▶ THINGS TO DO
A) Condense the excerpt's paragraph that begins "We had 135 full-time employees" into a short bulleted list that keeps its main facts.
B) In the excerpt, take the passage starting at "We had 135 full-time" and ending at "future growth effectively.", and write it out with "third parties" swapped for "outside parties".

We had 135 full-time employees as of February 27, 2024. As we continue development and pursue the potential commercialization of seralutinib, as well as function as a public company, we may need to expand our financial, development, regulatory, manufacturing, marketing and sales capabilities or contract with third parties to provide these capabilities for us. If our operations expand, we expect that we will need to manage additional relationships with various strategic partners, suppliers and other third parties. Our future financial performance and our ability to develop and commercialize seralutinib and to compete effectively will depend, in part, on our ability to manage any future growth effectively.
Corporate Activity and Growth - Risk 3
We may engage in strategic transactions that could impact our liquidity, increase our expenses and present significant distractions to our management.
From time to time, we may consider strategic transactions, such as acquisitions of companies, asset purchases and out-licensing or in-licensing of intellectual property, products or technologies, similar to our approach in in-licensing seralutinib. Any future transactions could increase our near and long-term expenditures, result in potentially dilutive issuances of our equity securities, including our common stock, or the incurrence of debt, contingent liabilities, amortization expenses or acquired in process research and development expenses, any of which could affect our financial condition, liquidity and results of operations. Additional potential transactions that we may consider in the future include a variety of business arrangements, including spin-offs, strategic partnerships, joint ventures, restructurings, divestitures, business combinations and investments. Future acquisitions may also require us to obtain additional financing, which may not be available on favorable terms or at all. These transactions may never be successful and may require significant time and attention of management. In addition, the integration of any business that we may acquire in the future may disrupt our existing business and may be a complex, risky and costly endeavor for which we may never realize the full benefits of the acquisition. Accordingly, although there can be no assurance that we will undertake or successfully complete any additional transactions of the nature described above, any additional transactions that we do complete could have a material adverse effect on our business, results of operations, financial condition and prospects.

▶ MATERIAL PROVIDED
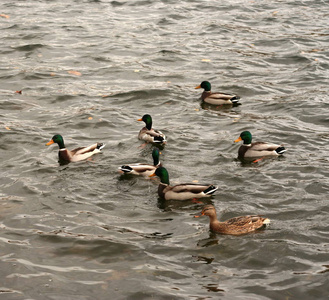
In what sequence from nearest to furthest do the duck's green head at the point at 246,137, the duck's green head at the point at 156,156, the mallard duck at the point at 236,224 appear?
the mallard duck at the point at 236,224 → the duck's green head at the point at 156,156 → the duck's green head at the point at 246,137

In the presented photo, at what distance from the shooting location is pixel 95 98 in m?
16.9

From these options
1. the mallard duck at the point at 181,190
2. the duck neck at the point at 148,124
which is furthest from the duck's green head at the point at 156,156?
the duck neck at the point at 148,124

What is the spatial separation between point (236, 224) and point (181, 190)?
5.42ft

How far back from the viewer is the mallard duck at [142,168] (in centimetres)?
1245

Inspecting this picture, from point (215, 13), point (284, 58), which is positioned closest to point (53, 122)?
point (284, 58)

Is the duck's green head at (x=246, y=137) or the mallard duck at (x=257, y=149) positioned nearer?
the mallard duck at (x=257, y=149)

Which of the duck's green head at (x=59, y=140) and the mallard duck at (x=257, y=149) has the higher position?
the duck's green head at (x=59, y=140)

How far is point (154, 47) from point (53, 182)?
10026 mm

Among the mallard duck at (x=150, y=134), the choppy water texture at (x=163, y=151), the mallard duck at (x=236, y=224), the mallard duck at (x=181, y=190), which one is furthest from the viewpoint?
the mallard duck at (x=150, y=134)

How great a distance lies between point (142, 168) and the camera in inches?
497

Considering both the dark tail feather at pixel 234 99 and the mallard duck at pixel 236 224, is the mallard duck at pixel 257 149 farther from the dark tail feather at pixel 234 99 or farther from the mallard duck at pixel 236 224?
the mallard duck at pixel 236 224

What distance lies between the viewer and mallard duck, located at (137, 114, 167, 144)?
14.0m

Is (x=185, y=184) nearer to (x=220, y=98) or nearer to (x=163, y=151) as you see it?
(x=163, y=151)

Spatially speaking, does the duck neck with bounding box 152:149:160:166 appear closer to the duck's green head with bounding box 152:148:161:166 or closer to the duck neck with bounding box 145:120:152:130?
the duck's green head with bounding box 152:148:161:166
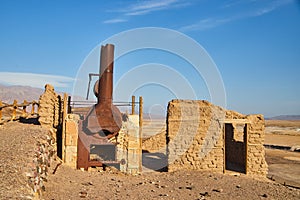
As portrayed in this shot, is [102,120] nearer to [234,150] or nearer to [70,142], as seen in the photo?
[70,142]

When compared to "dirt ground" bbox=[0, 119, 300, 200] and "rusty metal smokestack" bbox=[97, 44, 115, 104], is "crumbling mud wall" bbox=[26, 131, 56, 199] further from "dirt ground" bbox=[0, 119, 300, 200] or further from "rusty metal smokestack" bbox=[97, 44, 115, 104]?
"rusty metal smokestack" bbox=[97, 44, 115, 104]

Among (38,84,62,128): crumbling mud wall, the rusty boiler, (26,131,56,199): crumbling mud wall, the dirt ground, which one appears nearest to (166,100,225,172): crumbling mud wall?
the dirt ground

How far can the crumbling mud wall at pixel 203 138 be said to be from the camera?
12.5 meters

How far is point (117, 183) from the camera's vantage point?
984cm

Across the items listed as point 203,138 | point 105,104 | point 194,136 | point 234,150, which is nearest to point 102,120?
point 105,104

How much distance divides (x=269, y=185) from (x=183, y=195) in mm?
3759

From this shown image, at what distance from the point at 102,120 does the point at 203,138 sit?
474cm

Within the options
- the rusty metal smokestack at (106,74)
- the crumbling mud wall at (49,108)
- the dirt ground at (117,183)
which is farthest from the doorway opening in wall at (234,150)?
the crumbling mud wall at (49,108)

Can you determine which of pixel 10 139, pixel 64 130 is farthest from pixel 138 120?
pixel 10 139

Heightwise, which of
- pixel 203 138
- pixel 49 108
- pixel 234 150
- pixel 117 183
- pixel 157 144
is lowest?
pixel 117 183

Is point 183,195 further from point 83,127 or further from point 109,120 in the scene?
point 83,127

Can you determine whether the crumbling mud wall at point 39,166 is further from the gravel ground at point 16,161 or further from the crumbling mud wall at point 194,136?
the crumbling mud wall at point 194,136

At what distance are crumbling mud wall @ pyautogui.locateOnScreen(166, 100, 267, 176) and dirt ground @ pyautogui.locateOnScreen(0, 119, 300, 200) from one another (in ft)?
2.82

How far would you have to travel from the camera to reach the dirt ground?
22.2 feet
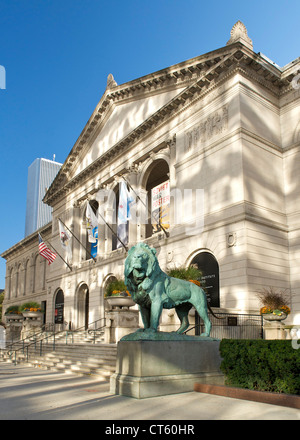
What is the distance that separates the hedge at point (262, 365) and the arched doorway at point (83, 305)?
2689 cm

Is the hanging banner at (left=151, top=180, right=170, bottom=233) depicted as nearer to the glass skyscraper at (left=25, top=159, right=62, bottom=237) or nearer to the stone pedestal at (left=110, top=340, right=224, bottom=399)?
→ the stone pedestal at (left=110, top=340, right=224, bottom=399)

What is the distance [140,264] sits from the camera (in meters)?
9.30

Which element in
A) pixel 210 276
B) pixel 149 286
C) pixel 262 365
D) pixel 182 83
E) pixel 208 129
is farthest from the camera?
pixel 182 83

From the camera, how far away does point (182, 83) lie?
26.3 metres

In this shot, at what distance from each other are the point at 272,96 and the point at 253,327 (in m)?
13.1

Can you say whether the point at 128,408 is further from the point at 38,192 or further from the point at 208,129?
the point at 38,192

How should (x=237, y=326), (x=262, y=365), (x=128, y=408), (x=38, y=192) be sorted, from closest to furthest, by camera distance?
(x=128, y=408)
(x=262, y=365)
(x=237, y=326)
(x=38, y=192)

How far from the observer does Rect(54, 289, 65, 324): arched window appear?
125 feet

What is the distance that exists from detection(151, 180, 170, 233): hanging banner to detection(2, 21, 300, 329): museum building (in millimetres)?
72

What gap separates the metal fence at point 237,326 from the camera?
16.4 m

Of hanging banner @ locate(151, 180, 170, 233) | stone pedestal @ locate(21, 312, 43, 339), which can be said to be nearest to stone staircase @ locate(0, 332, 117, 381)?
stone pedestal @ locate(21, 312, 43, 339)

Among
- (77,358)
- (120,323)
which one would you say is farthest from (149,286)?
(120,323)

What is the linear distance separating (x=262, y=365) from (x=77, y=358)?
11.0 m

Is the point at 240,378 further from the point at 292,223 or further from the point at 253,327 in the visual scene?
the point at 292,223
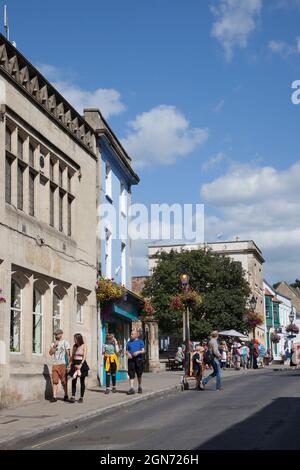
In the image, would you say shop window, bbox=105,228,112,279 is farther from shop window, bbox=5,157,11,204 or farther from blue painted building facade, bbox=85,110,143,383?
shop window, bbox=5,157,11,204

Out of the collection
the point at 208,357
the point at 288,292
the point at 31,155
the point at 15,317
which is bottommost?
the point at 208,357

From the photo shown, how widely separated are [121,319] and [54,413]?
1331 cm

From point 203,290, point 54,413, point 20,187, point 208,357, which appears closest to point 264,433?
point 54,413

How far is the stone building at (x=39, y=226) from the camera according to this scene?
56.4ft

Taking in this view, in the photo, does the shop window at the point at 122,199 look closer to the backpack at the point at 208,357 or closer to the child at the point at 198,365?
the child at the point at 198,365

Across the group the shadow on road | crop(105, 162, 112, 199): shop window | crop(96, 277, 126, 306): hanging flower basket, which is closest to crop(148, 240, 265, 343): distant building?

▶ ANSWERS IN ORDER
A)
- 135 full-time employees as of February 27, 2024.
- Continuing development, pursuing possible commercialization of seralutinib and operating as a public company may require expanding financial, development, regulatory, manufacturing, marketing and sales capabilities, or contracting with third parties to provide them.
- Expanded operations would require managing more relationships with strategic partners, suppliers and other third parties.
- Future financial performance, the ability to develop and commercialize seralutinib, and the ability to compete effectively depend partly on managing future growth effectively.

B)
We had 135 full-time employees as of February 27, 2024. As we continue development and pursue the potential commercialization of seralutinib, as well as function as a public company, we may need to expand our financial, development, regulatory, manufacturing, marketing and sales capabilities or contract with outside parties to provide these capabilities for us. If our operations expand, we expect that we will need to manage additional relationships with various strategic partners, suppliers and other outside parties. Our future financial performance and our ability to develop and commercialize seralutinib and to compete effectively will depend, in part, on our ability to manage any future growth effectively.